LONDON, April 25 (Reuters) - Regulators must equip themselves with tools such as "bail-in" bonds to deal quickly with a failed clearing house for stocks, bonds or derivatives without having to call on taxpayers for cash, the G20's risk watchdog said on Thursday.

After the global financial crisis of 2007-09, regulators mandated clearing for a wider range of derivatives, meaning they must pass through a clearer backed by a default fund to ensure completion of trades.

More recently, the United States has adopted rules to force more trades in the $26 trillion U.S. Treasury market through clearers.

As a result of such changes, some clearers have become vital to financial systems in more than one jurisdiction, meaning their failure could damage financial stability unless they can be stabilised or "resolved", meaning closed down, in an orderly way.

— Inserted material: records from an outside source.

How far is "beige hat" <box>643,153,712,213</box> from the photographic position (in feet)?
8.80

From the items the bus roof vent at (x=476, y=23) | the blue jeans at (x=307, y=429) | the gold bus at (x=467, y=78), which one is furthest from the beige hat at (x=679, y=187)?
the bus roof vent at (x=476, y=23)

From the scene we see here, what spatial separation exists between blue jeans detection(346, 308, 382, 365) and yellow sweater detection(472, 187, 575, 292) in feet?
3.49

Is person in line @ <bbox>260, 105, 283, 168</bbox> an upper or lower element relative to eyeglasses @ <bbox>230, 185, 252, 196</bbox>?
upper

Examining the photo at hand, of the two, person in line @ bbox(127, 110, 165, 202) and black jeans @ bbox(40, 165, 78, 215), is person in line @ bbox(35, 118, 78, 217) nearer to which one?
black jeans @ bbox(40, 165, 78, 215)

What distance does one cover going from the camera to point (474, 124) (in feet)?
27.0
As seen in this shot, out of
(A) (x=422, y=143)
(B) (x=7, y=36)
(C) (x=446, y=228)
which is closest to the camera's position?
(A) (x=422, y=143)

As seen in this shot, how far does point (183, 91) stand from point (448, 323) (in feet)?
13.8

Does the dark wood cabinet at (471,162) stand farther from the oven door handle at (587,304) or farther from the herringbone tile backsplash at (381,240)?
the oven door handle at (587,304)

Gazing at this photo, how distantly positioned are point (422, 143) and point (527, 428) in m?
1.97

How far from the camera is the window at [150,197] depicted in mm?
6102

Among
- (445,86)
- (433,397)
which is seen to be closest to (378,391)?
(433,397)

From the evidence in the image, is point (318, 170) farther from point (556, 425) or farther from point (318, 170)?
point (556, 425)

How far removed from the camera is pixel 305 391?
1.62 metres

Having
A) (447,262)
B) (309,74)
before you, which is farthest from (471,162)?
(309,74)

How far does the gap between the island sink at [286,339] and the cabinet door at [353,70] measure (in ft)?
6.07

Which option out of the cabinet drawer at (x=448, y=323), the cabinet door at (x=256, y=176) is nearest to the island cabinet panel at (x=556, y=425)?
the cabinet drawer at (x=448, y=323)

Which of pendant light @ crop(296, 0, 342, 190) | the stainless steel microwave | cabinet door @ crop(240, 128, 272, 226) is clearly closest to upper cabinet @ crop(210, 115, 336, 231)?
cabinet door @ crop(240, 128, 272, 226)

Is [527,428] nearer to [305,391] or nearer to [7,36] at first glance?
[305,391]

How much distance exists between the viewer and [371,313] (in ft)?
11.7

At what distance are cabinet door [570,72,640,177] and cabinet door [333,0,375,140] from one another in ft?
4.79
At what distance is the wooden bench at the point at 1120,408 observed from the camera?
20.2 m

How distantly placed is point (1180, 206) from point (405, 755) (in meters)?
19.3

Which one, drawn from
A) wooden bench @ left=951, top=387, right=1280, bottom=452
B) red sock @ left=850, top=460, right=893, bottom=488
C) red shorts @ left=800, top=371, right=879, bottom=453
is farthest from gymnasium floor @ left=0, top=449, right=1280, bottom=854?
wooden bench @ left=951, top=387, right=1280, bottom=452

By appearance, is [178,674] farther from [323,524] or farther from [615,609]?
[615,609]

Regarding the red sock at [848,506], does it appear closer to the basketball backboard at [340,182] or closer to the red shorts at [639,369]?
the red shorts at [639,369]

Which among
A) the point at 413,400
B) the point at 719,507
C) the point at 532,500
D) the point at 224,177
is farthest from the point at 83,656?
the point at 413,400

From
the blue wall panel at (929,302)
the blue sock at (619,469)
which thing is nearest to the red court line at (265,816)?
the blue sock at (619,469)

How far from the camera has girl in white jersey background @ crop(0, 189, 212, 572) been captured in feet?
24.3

The Financial Stability Board $(FSB)$ said its new standard, which builds on previous guidance, requires that adequate liquidity, loss-absorbing, and recapitalisation resources and tools are available to maintain the continuity of a clearer's critical functions, and mitigate adverse effects on financial stability should a shutdown become necessary.

It sets out seven resources and tools that regulators are required to pick from, such as "bail-in" bonds issued by clearers that can be written down to plug losses, resolution funds, cash calls during resolution, and equity in a first-loss position in resolution.

Regulators will have to state publicly which tools they have selected. Laws could need changing or introducing in some countries to give regulators access to such tools.

"Temporary public funding for liquidity ... should be relied on only as a last resort," the FSB said.

Exchanges such as LSEG, ICE, CME and Deutsche Boerse all operate major clearing houses that handle trades totalling trillions of dollars.

The G20 economies commit to applying regulatory recommendations from the FSB, and the watchdog said it would monitor implementation and publish its findings.